┌──

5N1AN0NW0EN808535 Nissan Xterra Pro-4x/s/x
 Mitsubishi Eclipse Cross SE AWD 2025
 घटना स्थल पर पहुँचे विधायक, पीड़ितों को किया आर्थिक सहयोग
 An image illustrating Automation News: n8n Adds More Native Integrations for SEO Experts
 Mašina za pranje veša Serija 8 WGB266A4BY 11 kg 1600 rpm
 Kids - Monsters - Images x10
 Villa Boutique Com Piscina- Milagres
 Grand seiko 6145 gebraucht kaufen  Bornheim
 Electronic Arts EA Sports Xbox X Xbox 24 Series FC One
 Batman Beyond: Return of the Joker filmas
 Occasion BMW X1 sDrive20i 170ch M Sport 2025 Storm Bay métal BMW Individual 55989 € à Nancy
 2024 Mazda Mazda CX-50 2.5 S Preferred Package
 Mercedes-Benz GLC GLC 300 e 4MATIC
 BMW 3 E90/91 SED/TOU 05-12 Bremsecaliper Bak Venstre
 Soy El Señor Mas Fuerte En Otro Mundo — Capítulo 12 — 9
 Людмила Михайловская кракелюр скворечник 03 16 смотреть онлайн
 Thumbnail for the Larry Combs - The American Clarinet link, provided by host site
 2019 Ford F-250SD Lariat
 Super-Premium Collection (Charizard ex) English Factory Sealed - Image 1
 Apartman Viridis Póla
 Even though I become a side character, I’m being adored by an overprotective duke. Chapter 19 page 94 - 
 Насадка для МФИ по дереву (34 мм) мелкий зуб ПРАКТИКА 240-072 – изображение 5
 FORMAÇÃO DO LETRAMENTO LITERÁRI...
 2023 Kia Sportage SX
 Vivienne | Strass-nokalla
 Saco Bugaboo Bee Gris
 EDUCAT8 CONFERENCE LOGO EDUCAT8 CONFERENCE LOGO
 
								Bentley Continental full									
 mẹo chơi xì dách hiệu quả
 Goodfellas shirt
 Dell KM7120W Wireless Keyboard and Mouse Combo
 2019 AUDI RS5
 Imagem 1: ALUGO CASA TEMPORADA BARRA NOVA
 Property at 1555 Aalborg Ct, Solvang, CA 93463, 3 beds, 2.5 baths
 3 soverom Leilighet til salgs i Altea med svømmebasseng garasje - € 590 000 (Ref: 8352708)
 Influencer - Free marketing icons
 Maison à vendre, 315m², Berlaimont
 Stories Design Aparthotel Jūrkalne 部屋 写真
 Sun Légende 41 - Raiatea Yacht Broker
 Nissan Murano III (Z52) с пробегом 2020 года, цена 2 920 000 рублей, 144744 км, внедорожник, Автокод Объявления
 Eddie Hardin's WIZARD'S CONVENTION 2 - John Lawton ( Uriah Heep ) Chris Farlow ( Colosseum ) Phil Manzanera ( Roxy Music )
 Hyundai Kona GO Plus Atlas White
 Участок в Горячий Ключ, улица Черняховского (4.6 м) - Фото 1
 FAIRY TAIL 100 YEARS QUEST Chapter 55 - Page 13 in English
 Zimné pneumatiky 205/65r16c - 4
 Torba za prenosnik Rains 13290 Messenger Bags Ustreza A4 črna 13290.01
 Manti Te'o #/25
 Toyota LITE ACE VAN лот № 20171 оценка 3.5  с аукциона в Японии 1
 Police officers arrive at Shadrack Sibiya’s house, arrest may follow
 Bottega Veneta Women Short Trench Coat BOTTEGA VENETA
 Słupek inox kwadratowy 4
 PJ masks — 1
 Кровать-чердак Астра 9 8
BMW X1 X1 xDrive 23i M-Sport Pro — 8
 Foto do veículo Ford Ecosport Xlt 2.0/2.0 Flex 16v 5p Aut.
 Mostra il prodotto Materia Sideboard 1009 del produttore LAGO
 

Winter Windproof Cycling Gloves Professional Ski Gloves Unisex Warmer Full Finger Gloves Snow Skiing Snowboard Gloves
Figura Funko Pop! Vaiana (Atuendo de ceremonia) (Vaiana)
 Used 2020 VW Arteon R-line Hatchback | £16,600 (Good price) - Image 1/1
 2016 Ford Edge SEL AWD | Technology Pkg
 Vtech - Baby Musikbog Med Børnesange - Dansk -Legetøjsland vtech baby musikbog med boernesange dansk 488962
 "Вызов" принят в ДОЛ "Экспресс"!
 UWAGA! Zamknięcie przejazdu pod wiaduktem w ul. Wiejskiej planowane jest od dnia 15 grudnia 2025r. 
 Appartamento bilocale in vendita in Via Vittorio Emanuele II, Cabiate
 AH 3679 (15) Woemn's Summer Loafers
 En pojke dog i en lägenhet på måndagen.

└──

In the entries above, find the line holding "Mercedes-Benz GLC GLC 300 e 4MATIC" and the line holding "Saco Bugaboo Bee Gris"; print both of them and every line between, exactly, and nothing else.

 Mercedes-Benz GLC GLC 300 e 4MATIC
 BMW 3 E90/91 SED/TOU 05-12 Bremsecaliper Bak Venstre
 Soy El Señor Mas Fuerte En Otro Mundo — Capítulo 12 — 9
 Людмила Михайловская кракелюр скворечник 03 16 смотреть онлайн
 Thumbnail for the Larry Combs - The American Clarinet link, provided by host site
 2019 Ford F-250SD Lariat
 Super-Premium Collection (Charizard ex) English Factory Sealed - Image 1
 Apartman Viridis Póla
 Even though I become a side character, I’m being adored by an overprotective duke. Chapter 19 page 94 - 
 Насадка для МФИ по дереву (34 мм) мелкий зуб ПРАКТИКА 240-072 – изображение 5
 FORMAÇÃO DO LETRAMENTO LITERÁRI...
 2023 Kia Sportage SX
 Vivienne | Strass-nokalla
 Saco Bugaboo Bee Gris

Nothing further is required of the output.